TARAKAN, MK – Pada hari Senin (15/3/2019) sekira pukul 14.00 hingga pukul 17.00 wita, kurang lebih seribu Nelayan yang bermukim di Kota Tarakan serta mahasiswa, mengurumuni kawasan Simpang empat GTM untuk melakukan aksi protes terhadap Peraturan menteri (Permen) Kelautan dan Perikanan No.50 tahun 2016 tentang larangan memperdagangkan kepiting bertelur Lobster dan Rajungan.
Ketua Himpunan Nelayan Seluruh Indonesia (HNSI), Nurhasan mengatakan, pihaknya mengadakan aksi tersebut sebagai aksi permintaan perlakuan khusus untuk ekspor hasil olahan laut.
Hal itu dia ungkapkan di akibatkan karena ribuan masyarakat kota Tarakan yang notabennya nelayan mengaku menderita dengan adanya peraturan tersebut membuat pendapatan para nelayan menjadi turun.
“Tarakan ini kan ikonnya ikonnya hasil olahan laut, dan terutama untuk hasil olahan laut yang ada di Kaltara ini sangat mendukung perekonomian provinsi sebab kita sudah mempunyai pasar internasional,” Ungkapnya
Lanjutnya, adapun kepiting telur yang dilarang untuk diekspor yakni kepiting bertelur, namun ia mengakui jika kepiting bertelur tersebut adalah kepiting murni yang di budidayakandi dalam tambak.
“Tapi, Ibu Menteri Perikanan dan Kelautan mengeluarkan aturan yang sangat membuat kami menderita. Tolong Bapak Presiden dengarkan kesusahan yang sedang kami alami,” kata Nurhasan.
Tambahnya, sudah dalam beberapa tahun silam, para petambak yang ada di Tarakan sudah melakukan pembenihan terhadap kepiting, akan tetapi dalam Permen Perikanan dan Kelautan No.56 tahun 2016 berbunyi kepiting betina yang dalam kondisi bertelur tidak diperbolehkanuntuk di perdagangkan.

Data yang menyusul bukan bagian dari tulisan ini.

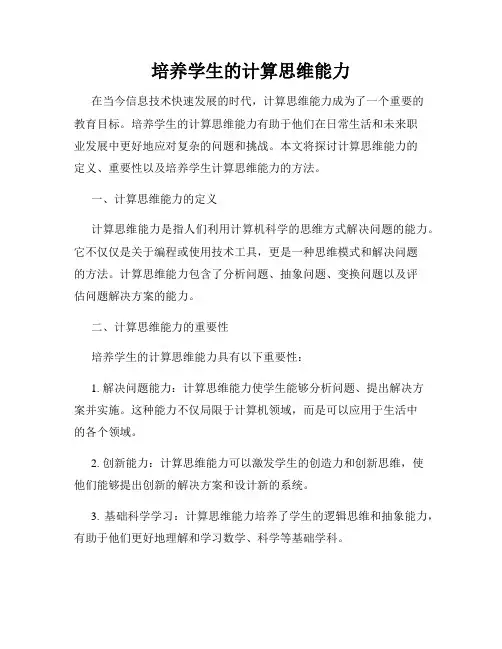 培养学生的计算思维能力

在当今信息技术快速发展的时代，计算思维能力成为了一个重要的教育目标。培养学生的计算思维能力有助于他们在日常生活和未来职业发展中更好地应对复杂的问题和挑战。本文将探讨计算思维能力的定义、重要性以及培养学生计算思维能力的方法。

一、计算思维能力的定义

计算思维能力是指人们利用计算机科学的思维方式解决问题的能力。它不仅仅是关于编程或使用技术工具，更是一种思维模式和解决问题的方法。计算思维能力包含了分析问题、抽象问题、变换问题以及评估问题解决方案的能力。

二、计算思维能力的重要性

培养学生的计算思维能力具有以下重要性：

1. 解决问题能力：计算思维能力使学生能够分析问题、提出解决方案并实施。这种能力不仅局限于计算机领域，而是可以应用于生活中的各个领域。

2. 创新能力：计算思维能力可以激发学生的创造力和创新思维，使他们能够提出创新的解决方案和设计新的系统。

3. 基础科学学习：计算思维能力培养了学生的逻辑思维和抽象能力，有助于他们更好地理解和学习数学、科学等基础学科。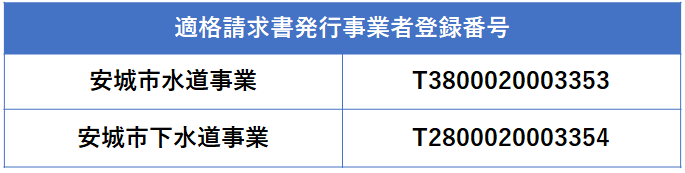 | 適格請求書発行事業者登録番号 | |
|---|---|
| 安城市水道事業 | T3800020003353 |
| 安城市下水道事業 | T2800020003354 |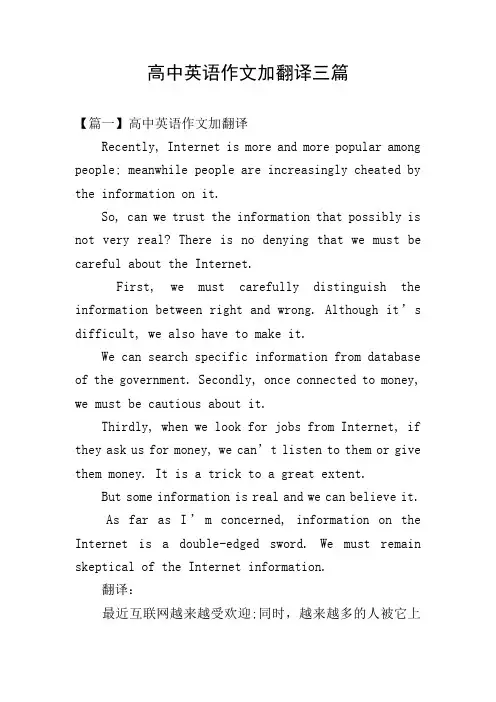 高中英语作文加翻译三篇

【篇一】高中英语作文加翻译

Recently, Internet is more and more popular among people; meanwhile people are increasingly cheated by the information on it.

So, can we trust the information that possibly is not very real? There is no denying that we must be careful about the Internet.

First, we must carefully distinguish the information between right and wrong. Although it’s difficult, we also have to make it.

We can search specific information from database of the government. Secondly, once connected to money, we must be cautious about it.

Thirdly, when we look for jobs from Internet, if they ask us for money, we can’t listen to them or give them money. It is a trick to a great extent.

But some information is real and we can believe it.

As far as I’m concerned, information on the Internet is a double-edged sword. We must remain skeptical of the Internet information.

翻译：

最近互联网越来越受欢迎;同时，越来越多的人被它上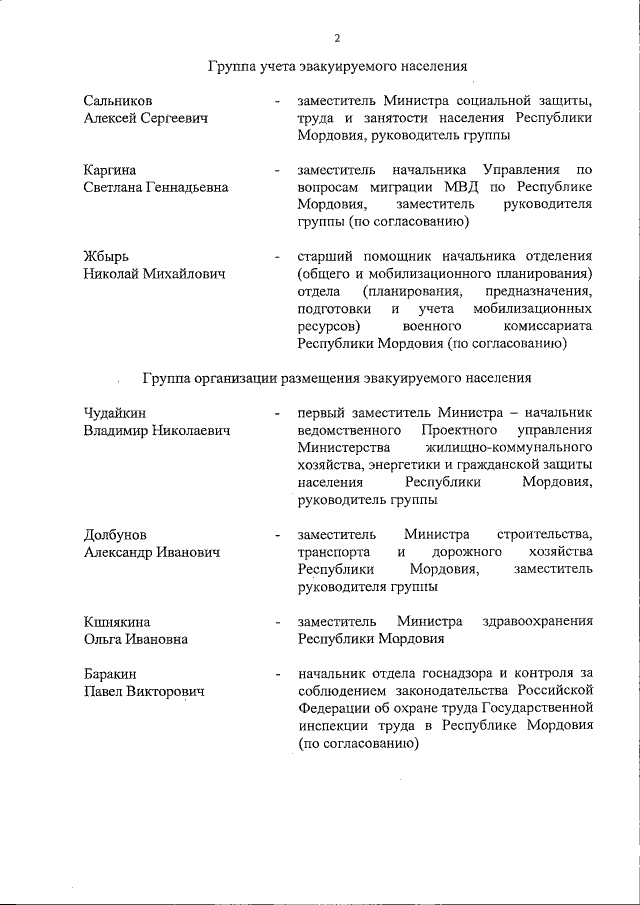 2

Группа учета эвакуируемого населения

Сальников Алексей Сергеевич - заместитель Министра социальной защиты, труда и занятости населения Республики Мордовия, руководитель группы

Каргина Светлана Геннадьевна - заместитель начальника Управления по вопросам миграции МВД по Республике Мордовия, заместитель руководителя группы (по согласованию)

Жбырь Николай Михайлович - старший помощник начальника отделения (общего и мобилизационного планирования) отдела (планирования, предназначения, подготовки и учета мобилизационных ресурсов) военного комиссариата Республики Мордовия (по согласованию)

Группа организации размещения эвакуируемого населения

Чудайкин Владимир Николаевич - первый заместитель Министра – начальник ведомственного Проектного управления Министерства жилищно-коммунального хозяйства, энергетики и гражданской защиты населения Республики Мордовия, руководитель группы

Долбунов Александр Иванович - заместитель Министра строительства, транспорта и дорожного хозяйства Республики Мордовия, заместитель руководителя группы

Кшнякина Ольга Ивановна - заместитель Министра здравоохранения Республики Мордовия

Баракин Павел Викторович - начальник отдела госнадзора и контроля за соблюдением законодательства Российской Федерации об охране труда Государственной инспекции труда в Республике Мордовия (по согласованию)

“Padahal di dalam Undang-undang ada yang berbunyi apapun hasil dari budidaya boleh untuk diperjual belikan, apalagi untuk diekspor, dan kami sudah ajukan ke beberapa pemerintah baik Kadis dan Dirjen tetapi hasilnya nihil,” Ujarnya.
Meskipun begitu, menurut Nurhasan kepiting bertelur ini adalah sumber utama para nelayan yang ada di Kaltara.
“Harusnya Kaltara diperlakukan khusus, dengan Permen sendiri apakah melalui Keputusan Presiden atau Otonomi Daerah, melalui Peraturan Gubernur,” tutupnya.